Friday, 05 December 2008

Thursday, 04 December 2008

  • Sad...

    I'm so sad again, miserable, and depressed. She does not understand. I am only this way because of her, because of giving up feelings and needs so she can be happy. She gives nothing in return and I have nothing left to give. I need comfort, understanding, and companionship. She bitches about how I sound and that I'm sad. The only way to have a descent conversation or even day is to force myself not to sound sad, to pretend i am not unhappy. If I don't, she gets mad. Why cant she just comfort me and make things better? She trys but a minute later she reverses all her efforts and kicks me down even more. If I complain shes says "I tried and its your fault your still sad!" I am tired of being alone and always soo miserable. I have nothing left to give, nothing left for myself, and yet she stills keeps kicking me down and squeezing the life left of me. She goes out, has fun with her friends while I'm stuck working my ass off to pay off her useless expenses and going home tired only to sit and write essays all night. She goes home and tells me how much fun she had and how happy she is. I'm happy for her but of course hearing this is going to hurt. She doesn't even care about the shit I go through day-to-day. If I start to sound sad of say anything about having a tiring day, she gets mad. She tells me she wants to be happy and I'm fucking that up. I'm soo sick and tiered of feeling like a slave, tiered of living double standards, tiered of being unhappy.

  • Why Downgrade?

     A friend of mine and I were talking about cars. They type of car we would purchase in the near future and why? We are both performance car fanatics, but with high performance cars, comes high performance price.
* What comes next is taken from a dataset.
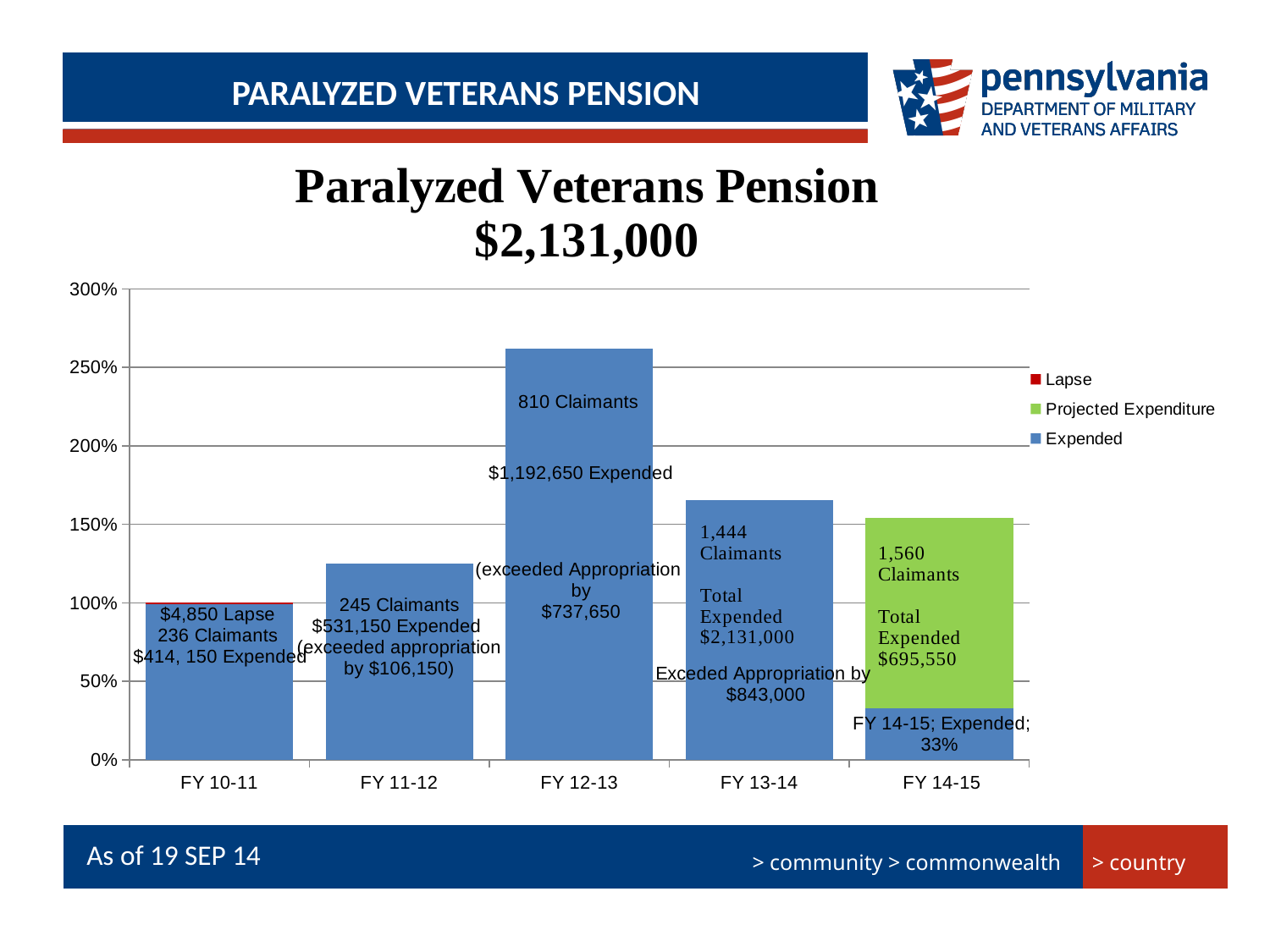
Is the bar for FY 11-12 greater or less than 100%? greater Which fiscal year has the shortest bar? FY 10-11 How many fiscal years are shown on the x axis of the chart? 5 What is the lapse amount labelled for FY 10-11? $4,850 What percentage is labelled for Expended in FY 14-15? 33% How many series does the chart legend list? 3 How many claimants are labelled for FY 12-13? 810 Claimants Which fiscal year has the tallest bar? FY 12-13 What amount was expended in FY 11-12 according to the bar label? $531,150 Is the bar for FY 12-13 greater or less than 250%? greater Which colour represents Projected Expenditure in the legend? green What kind of chart is shown on the slide? bar chart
    I personally am aiming for the new 2008 BMW M3 Coupe. An inline V-8 414hp monstrous driving machine. It’s a monstrous car with a monster price of about $70,000 with optional packages. He wants something more...well, cheap. A roadster that sells for around $25,000-$30,000. However, his dream car is a Merc C63, an axe murderer on wheels that sells for around the same price of $70,000.

    My big heart-thought question is: Why do people neglect their hearts desires?
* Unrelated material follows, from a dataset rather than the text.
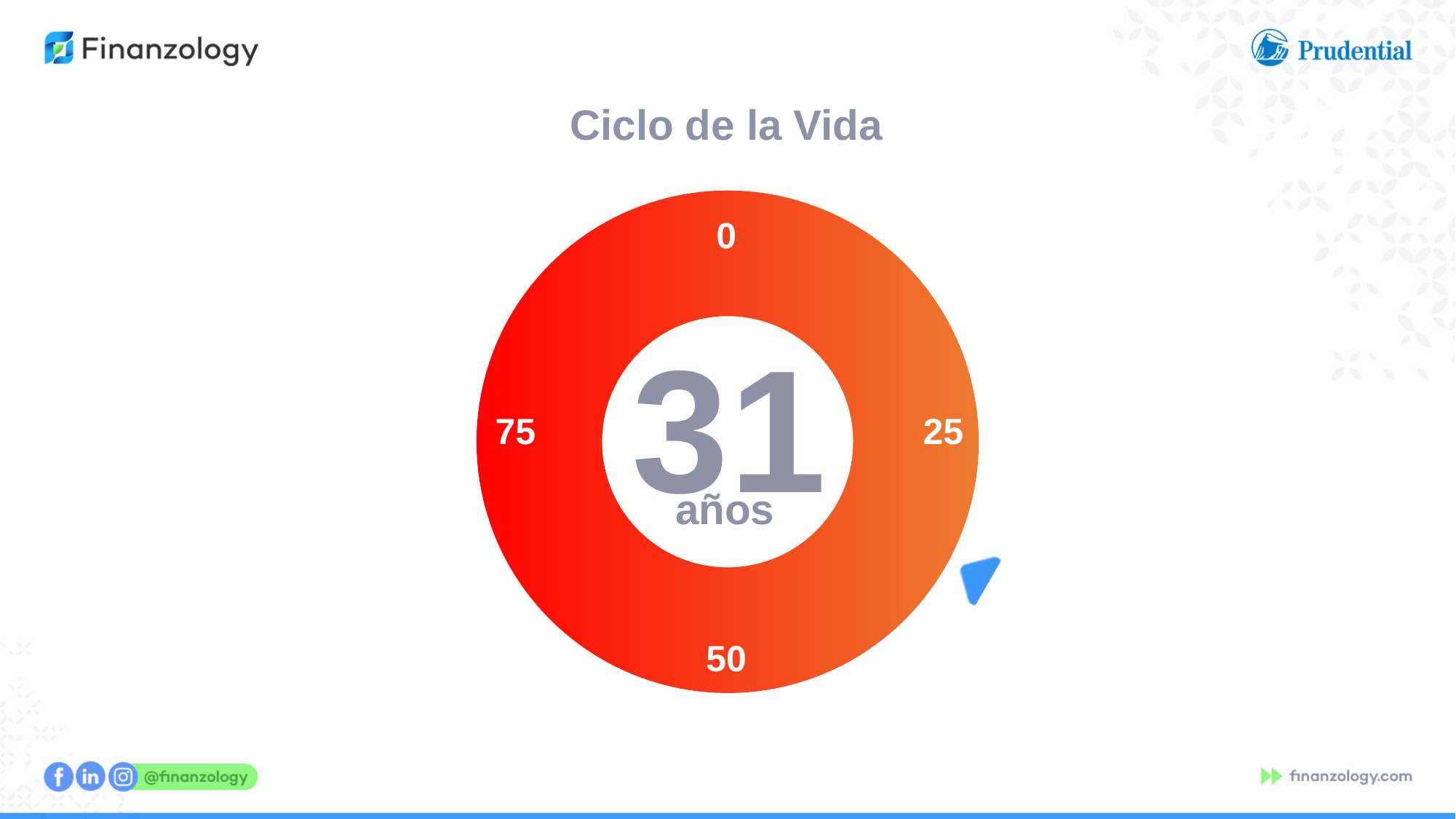
Which tick label is printed on the right side of the ring? 25 What value is printed in the centre of the ring chart? 31 Which tick label is printed at the top of the ring? 0 What is the title of the chart on the slide? Ciclo de la Vida Between which two tick labels does the blue pointer sit on the ring? 25 and 50 Which tick label is printed at the bottom of the ring? 50 Which tick label is printed on the left side of the ring? 75 What is the highest tick label printed around the ring? 75 Is the central value of 31 años greater or less than the 25 tick on the ring? greater What unit is shown under the central value of the ring chart? años How many numeric tick labels are printed around the ring? 4 Is the central value of 31 años greater or less than the 50 tick on the ring? less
    I want this car but I am going to get that one because it’s cheaper. If you can pay for it and your heart wants it, if it will make you happy and fill your life with joy, then why not? It’s well worth the price.

    People worry too much about trying to live but not actually living. Live your life how your heart wants to live it. Whatever will make you happy, by all means, do it.

    Three things I do not put a price limit on: Food (yum...), Health/Wellness (gym, nutritional supplements, medical), and Happiness (whatever it might be).

    Happiness is priceless. Live life free of boundaries, free of worries, and especially, free of doubts.

    Would you rather be driving down the street in your dream car with a huge smile on your face? Or pulling up next to your dream car and feeling doubtful, unsatisfied, etc.?

    Lesson: Life is already short enough. Do not shorten it even more by limiting true happiness. Happiness has no price limits.